Better communication with educators. Better communication between the commissioners. Better communication with staff.
“There’s very little we can’t resolve if we are talking and listening to each other,” said Thompson, who recently replaced Tamara Baysinger amid tension between the commission and some schools it oversees.
Some changes are already underway, Thompson stressed, but implementation can be a balancing act between working with schools and maintaining high standards for Idaho’s fast-growing public charter sector.
Turmoil amid turnover
Thompson’s promotion comes at a tense time for a commission that works under the State Board of Education to oversee nearly three-fourths of Idaho’s 68 public charter schools.
Last summer, leaked audio from a closed-door commission meeting captured candid complaints from commissioners and staff about several low-performing charters. Discussion revolved around financial “malpractice,” leadership issues in Blackfoot and Jerome and the prospect of shutting some schools down.
The fallout was swift. One administrator named in the recording filed a defamation claim against the commission. Some charter advocates lobbied lawmakers to rein in commission staffers, whom commissioners lean on for data and information about schools. Attorney General Lawrence Wasden’s office said the meeting likely violated Idaho’s open meeting law.
Baysinger left the commission in December without publicly saying why.
‘Schools feel they’re not getting through to the commission’
The recent faux pas is still fresh for Thompson, who worked for three years as the commission’s finance and program manager before replacing Baysinger.
Yet Thompson views last summer’s aftermath as the byproduct of a deeper issue.
“Schools feel they’re not getting through to the commission,” she told EdNews, adding that more is being done to build and strengthen communication channels.
She pointed to increased emphasis on connecting commissioners directly with charter schools across the state, including those struggling academically.
The commission’s new renewal committee, comprised of three commissioners, last week rounded out a series of meetings aimed at gathering feedback on recommendations from Thompson’s team to revamp the framework commissioners use to renew — or not renew — charters.
Current recommendations would ease up and streamline school-performance expectations by comparing learning outcomes at charters to those of schools similar in size and demographics, emphasizing learning growth over proficiency and aligning data-reporting requirements with those now placed on traditional schools.
The commission compares a charter’s performance to the entire district in which it operates.
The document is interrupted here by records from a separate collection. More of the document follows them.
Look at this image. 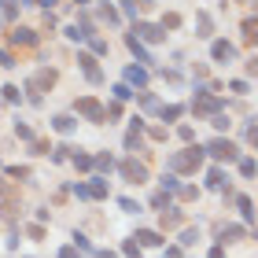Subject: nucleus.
<instances>
[{
	"instance_id": "obj_1",
	"label": "nucleus",
	"mask_w": 258,
	"mask_h": 258,
	"mask_svg": "<svg viewBox=\"0 0 258 258\" xmlns=\"http://www.w3.org/2000/svg\"><path fill=\"white\" fill-rule=\"evenodd\" d=\"M203 159H207V151L199 144H188L184 151H173L166 166H170V173H196L199 166H203Z\"/></svg>"
},
{
	"instance_id": "obj_2",
	"label": "nucleus",
	"mask_w": 258,
	"mask_h": 258,
	"mask_svg": "<svg viewBox=\"0 0 258 258\" xmlns=\"http://www.w3.org/2000/svg\"><path fill=\"white\" fill-rule=\"evenodd\" d=\"M203 151H207L210 159H218V162H236L240 159V148L232 144V140H225V137H214Z\"/></svg>"
},
{
	"instance_id": "obj_3",
	"label": "nucleus",
	"mask_w": 258,
	"mask_h": 258,
	"mask_svg": "<svg viewBox=\"0 0 258 258\" xmlns=\"http://www.w3.org/2000/svg\"><path fill=\"white\" fill-rule=\"evenodd\" d=\"M74 111L81 114V118H85V122H107V107H103V103L100 100H92V96H81L78 103H74Z\"/></svg>"
},
{
	"instance_id": "obj_4",
	"label": "nucleus",
	"mask_w": 258,
	"mask_h": 258,
	"mask_svg": "<svg viewBox=\"0 0 258 258\" xmlns=\"http://www.w3.org/2000/svg\"><path fill=\"white\" fill-rule=\"evenodd\" d=\"M52 85H55V70H48V67H44V70H37V74L30 78V85H26V92H30V103H41V92H44V89H52Z\"/></svg>"
},
{
	"instance_id": "obj_5",
	"label": "nucleus",
	"mask_w": 258,
	"mask_h": 258,
	"mask_svg": "<svg viewBox=\"0 0 258 258\" xmlns=\"http://www.w3.org/2000/svg\"><path fill=\"white\" fill-rule=\"evenodd\" d=\"M133 37L140 44H159V41H166V30L162 26H151V22H137L133 26Z\"/></svg>"
},
{
	"instance_id": "obj_6",
	"label": "nucleus",
	"mask_w": 258,
	"mask_h": 258,
	"mask_svg": "<svg viewBox=\"0 0 258 258\" xmlns=\"http://www.w3.org/2000/svg\"><path fill=\"white\" fill-rule=\"evenodd\" d=\"M118 170H122V177L129 184H144L148 181V166H144V162H137V159H122Z\"/></svg>"
},
{
	"instance_id": "obj_7",
	"label": "nucleus",
	"mask_w": 258,
	"mask_h": 258,
	"mask_svg": "<svg viewBox=\"0 0 258 258\" xmlns=\"http://www.w3.org/2000/svg\"><path fill=\"white\" fill-rule=\"evenodd\" d=\"M218 107H221V100L214 96V92H196V100H192V111L196 114H210V118H214Z\"/></svg>"
},
{
	"instance_id": "obj_8",
	"label": "nucleus",
	"mask_w": 258,
	"mask_h": 258,
	"mask_svg": "<svg viewBox=\"0 0 258 258\" xmlns=\"http://www.w3.org/2000/svg\"><path fill=\"white\" fill-rule=\"evenodd\" d=\"M78 63H81V74H85L92 85H100L103 81V70L96 67V55H89V52H78Z\"/></svg>"
},
{
	"instance_id": "obj_9",
	"label": "nucleus",
	"mask_w": 258,
	"mask_h": 258,
	"mask_svg": "<svg viewBox=\"0 0 258 258\" xmlns=\"http://www.w3.org/2000/svg\"><path fill=\"white\" fill-rule=\"evenodd\" d=\"M11 44H15V48H33V44H37V30L15 26V30H11Z\"/></svg>"
},
{
	"instance_id": "obj_10",
	"label": "nucleus",
	"mask_w": 258,
	"mask_h": 258,
	"mask_svg": "<svg viewBox=\"0 0 258 258\" xmlns=\"http://www.w3.org/2000/svg\"><path fill=\"white\" fill-rule=\"evenodd\" d=\"M210 59L214 63H229V59H236V48H232L229 41H210Z\"/></svg>"
},
{
	"instance_id": "obj_11",
	"label": "nucleus",
	"mask_w": 258,
	"mask_h": 258,
	"mask_svg": "<svg viewBox=\"0 0 258 258\" xmlns=\"http://www.w3.org/2000/svg\"><path fill=\"white\" fill-rule=\"evenodd\" d=\"M67 37L74 41V44L89 41V37H92V22H89V19H81V22H74V26H67Z\"/></svg>"
},
{
	"instance_id": "obj_12",
	"label": "nucleus",
	"mask_w": 258,
	"mask_h": 258,
	"mask_svg": "<svg viewBox=\"0 0 258 258\" xmlns=\"http://www.w3.org/2000/svg\"><path fill=\"white\" fill-rule=\"evenodd\" d=\"M125 48H129V52H133L137 59H140V67H144V63H155V59H151V52H148L144 44H140V41L133 37V33H125Z\"/></svg>"
},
Educators at some low-performing charters have previously called for changes to the framework. Recommendations would need the commission’s approval later this year.
Still, direct communication with educators is helping mend relationships between some schools and the commission — and putting commissioners and staff on the same page regarding unique struggles individual charters face, said Thompson.
A balancing act
Reworking the performance framework is also a balancing act, Thompson acknowledged.
While some advocates endorse loosening up on renewal standards, others view high expectations as vital to justifying charters, which, under state law, enjoy more operational freedom than traditional schools.
“Idaho’s charter school program is one of the better performing in the nation,” said Terry Ryan, CEO of statewide charter support group Bluum. “(That’s) because the (commission) has worked to hold the schools it authorizes accountable for their performance.”
The trick for Thompson: maintaining standards while making performance expectations more realistic for struggling schools.
For her, current recommendations check both boxes.
“I don’t see (the recommendations) as lowering expectations,” said Thompson, adding that, if adopted, the revamped framework would still require charters to perform “as well or better than” the schools they’re compared to.
“We support the approach Jenn is taking,” he told EdNews.
Thompson stressed another point regarding accountability under the proposed framework: “A charter can close, and one that’s not performing well should close.”
Since its inception in 2005, the commission has closed only one Idaho charter school. The commission’s approval rate is nearly 100 percent over the last two years, according to the National Association of Charter School Authorizers. The national average is 35 percent.
More about Thompson
Thompson joined the commission in 2017. She holds a master of arts degree in literary studies and a master of education degree in education administration. She’s also an Idaho-certified pre-K-12 administrator and secondary teacher.
She spends “lots of time” watching her 18-year-old son perform in Boise State University’s jazz band. She also enjoys gardening and kayaking.
Thompson spent 10 years working as a teacher and principal in Utah charters before moving to Idaho. She credits time in the classroom for shaping her passion for charter governance.
“I want to help schools have a stronger foundation,” she said. “That’s really why I’m here.”
Disclosure: Bluum and Idaho Education News are funded through grants from the J.A. and Kathryn Albertson Family Foundation.